North Korean gymnast (born 1956)

Kang Gwang-song (강광성; born 5 January 1956) is a North Korean former gymnast and coach. He competed in eight events at the 1980 Summer Olympics.

==Biography==
Born on 5 January 1956 in North Korea, Kang became a gymnast and measured at 166 cm and 62 kg during his career. He was selected to compete for North Korea at the 1980 Summer Olympics in Moscow.

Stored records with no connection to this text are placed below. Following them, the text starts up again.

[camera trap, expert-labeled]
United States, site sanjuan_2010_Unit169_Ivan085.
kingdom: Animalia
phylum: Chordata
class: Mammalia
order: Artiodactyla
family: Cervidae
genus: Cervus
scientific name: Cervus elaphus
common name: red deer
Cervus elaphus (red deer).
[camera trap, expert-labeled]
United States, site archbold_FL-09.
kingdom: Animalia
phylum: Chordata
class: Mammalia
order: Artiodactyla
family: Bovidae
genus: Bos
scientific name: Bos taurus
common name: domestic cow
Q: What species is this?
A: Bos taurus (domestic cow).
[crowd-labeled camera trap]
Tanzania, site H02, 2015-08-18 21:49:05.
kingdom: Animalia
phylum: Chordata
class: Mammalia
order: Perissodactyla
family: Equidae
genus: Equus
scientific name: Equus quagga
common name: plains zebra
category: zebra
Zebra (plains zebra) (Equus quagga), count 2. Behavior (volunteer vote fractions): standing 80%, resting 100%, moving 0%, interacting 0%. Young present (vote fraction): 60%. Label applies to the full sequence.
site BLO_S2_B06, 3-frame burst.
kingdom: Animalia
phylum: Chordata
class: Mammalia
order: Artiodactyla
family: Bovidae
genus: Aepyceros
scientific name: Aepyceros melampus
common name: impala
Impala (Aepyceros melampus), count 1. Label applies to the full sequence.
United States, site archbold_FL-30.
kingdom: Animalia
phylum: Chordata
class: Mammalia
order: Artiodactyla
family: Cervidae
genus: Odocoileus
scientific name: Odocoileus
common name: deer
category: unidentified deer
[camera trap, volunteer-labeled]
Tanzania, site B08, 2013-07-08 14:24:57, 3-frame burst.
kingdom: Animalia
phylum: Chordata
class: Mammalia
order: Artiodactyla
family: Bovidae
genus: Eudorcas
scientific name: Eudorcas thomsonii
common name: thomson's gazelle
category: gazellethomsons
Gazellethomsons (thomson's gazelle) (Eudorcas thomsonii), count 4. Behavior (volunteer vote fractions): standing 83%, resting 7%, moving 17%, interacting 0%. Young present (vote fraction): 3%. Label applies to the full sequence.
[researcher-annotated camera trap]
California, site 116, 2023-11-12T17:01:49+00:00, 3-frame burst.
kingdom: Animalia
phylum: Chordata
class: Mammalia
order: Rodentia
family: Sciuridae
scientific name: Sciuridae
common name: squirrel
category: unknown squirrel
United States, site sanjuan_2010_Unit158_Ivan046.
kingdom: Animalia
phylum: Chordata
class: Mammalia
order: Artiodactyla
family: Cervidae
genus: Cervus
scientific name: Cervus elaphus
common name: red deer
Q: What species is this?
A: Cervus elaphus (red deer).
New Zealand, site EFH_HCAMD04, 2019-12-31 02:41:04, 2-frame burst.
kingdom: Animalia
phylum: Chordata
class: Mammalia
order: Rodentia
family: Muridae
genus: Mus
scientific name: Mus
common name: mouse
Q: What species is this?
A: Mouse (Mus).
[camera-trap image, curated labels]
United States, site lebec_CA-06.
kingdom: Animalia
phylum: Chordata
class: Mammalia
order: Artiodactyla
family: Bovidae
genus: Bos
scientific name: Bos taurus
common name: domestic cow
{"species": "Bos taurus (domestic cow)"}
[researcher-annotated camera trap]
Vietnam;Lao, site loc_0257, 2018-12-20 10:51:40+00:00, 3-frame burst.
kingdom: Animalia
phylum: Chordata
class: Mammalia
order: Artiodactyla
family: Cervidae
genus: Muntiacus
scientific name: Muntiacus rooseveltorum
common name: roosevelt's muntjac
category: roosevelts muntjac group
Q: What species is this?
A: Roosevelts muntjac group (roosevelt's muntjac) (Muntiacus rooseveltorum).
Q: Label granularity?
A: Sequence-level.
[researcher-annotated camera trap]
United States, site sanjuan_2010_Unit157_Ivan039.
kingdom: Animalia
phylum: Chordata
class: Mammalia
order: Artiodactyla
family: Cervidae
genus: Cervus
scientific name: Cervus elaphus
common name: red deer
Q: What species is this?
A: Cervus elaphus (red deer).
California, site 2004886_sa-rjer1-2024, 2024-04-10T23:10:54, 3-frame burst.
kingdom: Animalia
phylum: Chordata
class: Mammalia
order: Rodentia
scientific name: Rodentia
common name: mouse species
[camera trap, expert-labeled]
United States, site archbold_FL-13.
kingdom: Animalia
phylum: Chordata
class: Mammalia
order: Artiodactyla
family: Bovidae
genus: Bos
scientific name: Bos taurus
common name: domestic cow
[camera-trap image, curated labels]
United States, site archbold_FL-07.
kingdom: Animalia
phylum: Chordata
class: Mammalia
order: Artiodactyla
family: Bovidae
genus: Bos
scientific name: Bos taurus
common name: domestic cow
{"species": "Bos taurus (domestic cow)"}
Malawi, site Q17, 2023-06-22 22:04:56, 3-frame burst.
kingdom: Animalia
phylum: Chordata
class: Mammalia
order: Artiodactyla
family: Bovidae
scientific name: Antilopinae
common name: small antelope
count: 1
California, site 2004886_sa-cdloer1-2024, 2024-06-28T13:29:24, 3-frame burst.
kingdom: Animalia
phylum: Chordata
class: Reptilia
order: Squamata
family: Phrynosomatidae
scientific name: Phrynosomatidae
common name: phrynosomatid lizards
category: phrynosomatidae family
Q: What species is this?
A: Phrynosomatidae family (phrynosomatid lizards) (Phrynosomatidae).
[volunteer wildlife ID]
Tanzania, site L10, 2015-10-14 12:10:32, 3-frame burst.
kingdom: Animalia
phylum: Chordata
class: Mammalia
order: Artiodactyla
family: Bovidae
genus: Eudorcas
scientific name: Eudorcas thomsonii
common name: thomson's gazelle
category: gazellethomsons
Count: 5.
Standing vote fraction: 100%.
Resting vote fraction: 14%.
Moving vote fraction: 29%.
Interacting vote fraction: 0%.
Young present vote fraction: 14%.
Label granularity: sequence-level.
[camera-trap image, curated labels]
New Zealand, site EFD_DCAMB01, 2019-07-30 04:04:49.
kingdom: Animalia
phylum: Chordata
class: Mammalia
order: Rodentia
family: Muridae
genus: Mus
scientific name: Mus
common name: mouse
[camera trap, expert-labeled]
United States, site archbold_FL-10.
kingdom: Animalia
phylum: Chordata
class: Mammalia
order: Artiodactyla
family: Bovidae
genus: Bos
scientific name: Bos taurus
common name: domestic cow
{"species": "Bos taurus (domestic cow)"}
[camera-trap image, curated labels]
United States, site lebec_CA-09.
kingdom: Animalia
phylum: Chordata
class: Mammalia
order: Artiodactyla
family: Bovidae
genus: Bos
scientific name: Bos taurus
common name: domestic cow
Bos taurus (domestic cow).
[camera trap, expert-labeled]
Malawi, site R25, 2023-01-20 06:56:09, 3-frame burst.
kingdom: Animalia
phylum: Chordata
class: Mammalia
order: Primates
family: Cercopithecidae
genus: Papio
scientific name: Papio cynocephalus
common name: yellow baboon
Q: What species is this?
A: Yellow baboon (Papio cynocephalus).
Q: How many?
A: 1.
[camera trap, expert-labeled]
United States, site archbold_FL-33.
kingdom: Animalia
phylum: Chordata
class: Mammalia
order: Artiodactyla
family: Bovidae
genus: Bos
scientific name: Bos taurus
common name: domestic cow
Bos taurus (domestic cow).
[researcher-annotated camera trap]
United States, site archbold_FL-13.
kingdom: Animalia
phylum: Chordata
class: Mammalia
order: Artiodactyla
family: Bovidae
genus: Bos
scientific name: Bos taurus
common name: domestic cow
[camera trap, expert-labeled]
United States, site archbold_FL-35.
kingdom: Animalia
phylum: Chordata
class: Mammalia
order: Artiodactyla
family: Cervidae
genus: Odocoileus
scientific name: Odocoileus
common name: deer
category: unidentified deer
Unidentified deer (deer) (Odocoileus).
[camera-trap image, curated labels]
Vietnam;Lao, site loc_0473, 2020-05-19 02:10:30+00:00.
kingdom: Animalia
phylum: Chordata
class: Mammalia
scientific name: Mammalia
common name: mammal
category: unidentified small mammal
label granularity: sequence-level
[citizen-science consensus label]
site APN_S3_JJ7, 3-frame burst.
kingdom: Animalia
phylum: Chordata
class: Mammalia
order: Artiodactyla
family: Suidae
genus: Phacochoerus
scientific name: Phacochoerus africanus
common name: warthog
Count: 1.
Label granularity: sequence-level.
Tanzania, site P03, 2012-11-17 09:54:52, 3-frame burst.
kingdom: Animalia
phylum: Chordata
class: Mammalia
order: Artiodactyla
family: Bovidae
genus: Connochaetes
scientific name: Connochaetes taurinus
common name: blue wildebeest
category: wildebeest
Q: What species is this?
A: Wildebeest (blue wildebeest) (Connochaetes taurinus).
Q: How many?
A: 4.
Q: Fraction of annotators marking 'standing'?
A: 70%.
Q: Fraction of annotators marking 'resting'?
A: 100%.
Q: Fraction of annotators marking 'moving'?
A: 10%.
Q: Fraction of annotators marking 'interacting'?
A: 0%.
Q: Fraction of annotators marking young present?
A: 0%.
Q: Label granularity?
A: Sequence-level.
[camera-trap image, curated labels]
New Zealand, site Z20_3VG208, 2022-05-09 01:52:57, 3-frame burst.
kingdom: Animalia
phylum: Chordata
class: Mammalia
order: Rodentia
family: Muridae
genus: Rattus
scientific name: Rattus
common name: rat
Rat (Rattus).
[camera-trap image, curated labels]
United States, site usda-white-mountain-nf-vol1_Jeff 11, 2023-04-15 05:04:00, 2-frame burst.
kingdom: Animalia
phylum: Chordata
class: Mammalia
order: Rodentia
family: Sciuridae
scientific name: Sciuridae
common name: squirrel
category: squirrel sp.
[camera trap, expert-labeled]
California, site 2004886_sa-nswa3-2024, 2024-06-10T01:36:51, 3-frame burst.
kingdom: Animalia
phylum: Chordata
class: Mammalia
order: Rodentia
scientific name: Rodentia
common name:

At the Olympics, Kang competed in a total of eight events: the individual all-around, team all-around, floor exercise, horse vault, parallel bars, horizontal bar, rings, and Pommel horse. He placed 40th in the parallel bars, tied for 40th in the horse vault, placed 42nd in the floor exercise, tied for 44th in the horizontal bar, placed 55th in the rings and 62nd in the Pommel horse. Overall, he finished 27th in the individual all-around, while in the team all-around event he helped North Korea place ninth.

Following his competitive career, Kang became a gymnastics coach. As of 2000, he was serving as the head coach of the national team. He oversaw the team's participation at the 2000 Summer Olympics in Sydney, Australia.